(Görev A): Alıntı metne göre Ridgecrest depremlerinden yaklaşık kaç gün önce bölgedeki deprem aktivitesinde anormal artış başlamıştır?

── Alıntı metin ──

Monday, September 2, 2024

Büyük Depremlerden Önceki Küçük Depremlerin Gizli İşaretleri


Bu çalışma, büyük depremlerden önce düşük büyüklüklü depremlerde görülen anormal artışların, bu depremlerin habercisi olabileceğini göstermektedir. 2019 Ridgecrest deprem dizisi ve 2018 Anchorage depremi örnekleri üzerinden, büyük depremlerin yaklaşık 3 ay öncesinden itibaren bölgesel ölçekte düşük büyüklüklü depremlerde artış olduğu tespit edilmiştir (Girona & Drymoni, 2024). Çalışma, makine öğrenmesi tabanlı yeni bir algoritma kullanarak, düşük büyüklüklü depremlerdeki anormal aktiviteyi tespit etmeyi başarmıştır. Bu yaklaşım, daha önceki araştırmalara dayanmaktadır; örneğin, düşük büyüklüklü depremlerin büyük depremlerden önceki dönemlerde artış gösterdiği ve bu artışların çeşitli jeofizik, jeokimyasal ve diğer olası öncü sinyallerle ilişkilendirildiği belirtilmiştir (Gutenberg & Richter, 1954; Scholz, 2002).

Yöntem

Çalışmada kullanılan algoritma, deprem kataloglarından elde edilen istatistiksel özellikler üzerinde çalışmaktadır. Bu yöntem, büyük depremlere işaret eden anormal düşük büyüklüklü deprem aktivitesini tespit etmektedir (Girona & Drymoni, 2024). Önceki araştırmalar, düşük büyüklüklü depremlerin büyük depremlerden önceki dönemlerde belirli değişiklikler gösterdiğini ortaya koymuştur (Huang et al., 2017; Kagan, 2007).

Sonuçlar

Algoritma, 2019 Ridgecrest deprem dizisinin ilk depremi (M6.4) ve 2018 Anchorage depremi (M7.1) için şu sonuçları vermiştir:

  • Ridgecrest depremlerinden yaklaşık 40 gün önce, bölgedeki deprem aktivitesinde anormal artış başlamış ve depremlerden önceki 3 aya kadar yüksek seyretmiştir (Girona & Drymoni, 2024).
  • Anchorage depremi için de, depremden yaklaşık 3 ay önce aktivitede ani bir artış gözlenmiştir (Girona & Drymoni, 2024).
  • Anormal aktivite, depremlerin episantr bölgesiyle sınırlı kalmayıp, bölgedeki çok sayıda fay hattı boyunca yayılmıştır (Girona & Drymoni, 2024).
  • Büyük depremlerin ardından da aktivitede ani artışlar olmuş, ancak bunlar kısa sürede arka plan seviyelerine gerilemiştir (Girona & Drymoni, 2024).

───

(Görev B): Aşağıdaki satırlar arasından "grille" kelimesini içerenlerin hepsini çıkarın.

── Satırlar ──

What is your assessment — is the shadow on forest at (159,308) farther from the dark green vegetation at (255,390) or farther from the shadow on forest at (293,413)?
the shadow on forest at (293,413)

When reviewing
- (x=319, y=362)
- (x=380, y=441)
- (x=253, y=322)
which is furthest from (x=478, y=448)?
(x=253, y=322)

───
── Satırlar ──

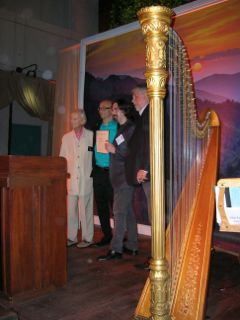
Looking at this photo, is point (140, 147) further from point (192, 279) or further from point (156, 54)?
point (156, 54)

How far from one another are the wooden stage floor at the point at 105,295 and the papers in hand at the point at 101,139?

───
── Satırlar ──

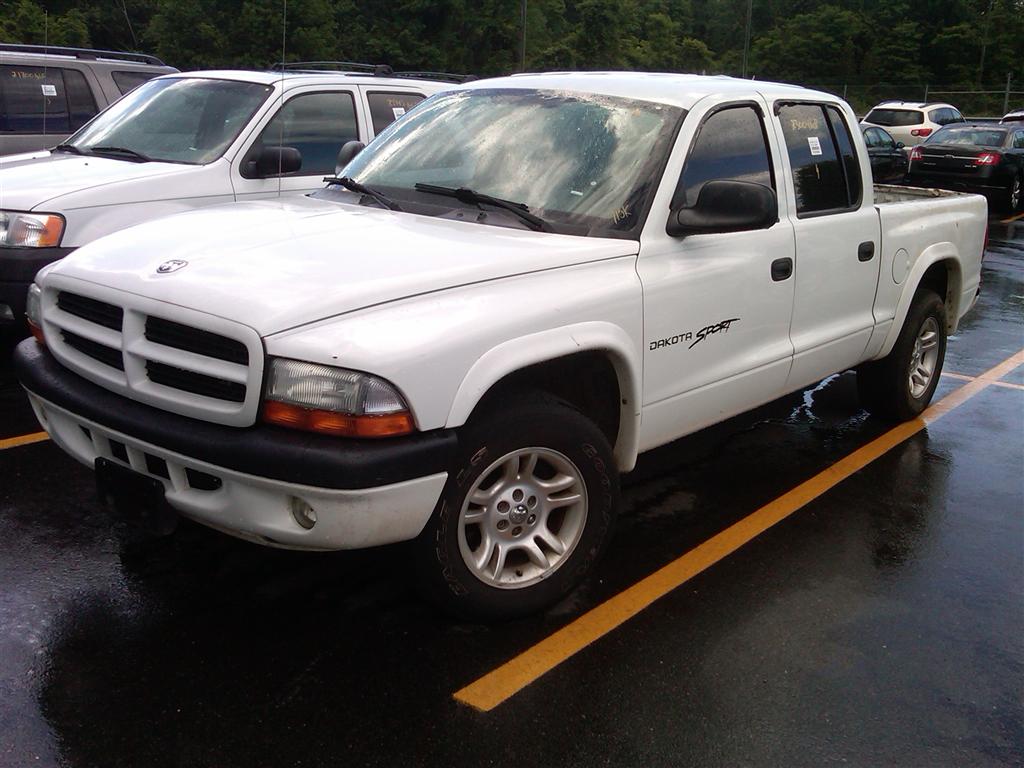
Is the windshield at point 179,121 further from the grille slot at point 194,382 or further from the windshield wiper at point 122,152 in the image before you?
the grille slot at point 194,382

───

(Doğru cevap A): Yaklaşık 40 gün önce.

(Doğru cevap B):
Is the windshield at point 179,121 further from the grille slot at point 194,382 or further from the windshield wiper at point 122,152 in the image before you?
the grille slot at point 194,382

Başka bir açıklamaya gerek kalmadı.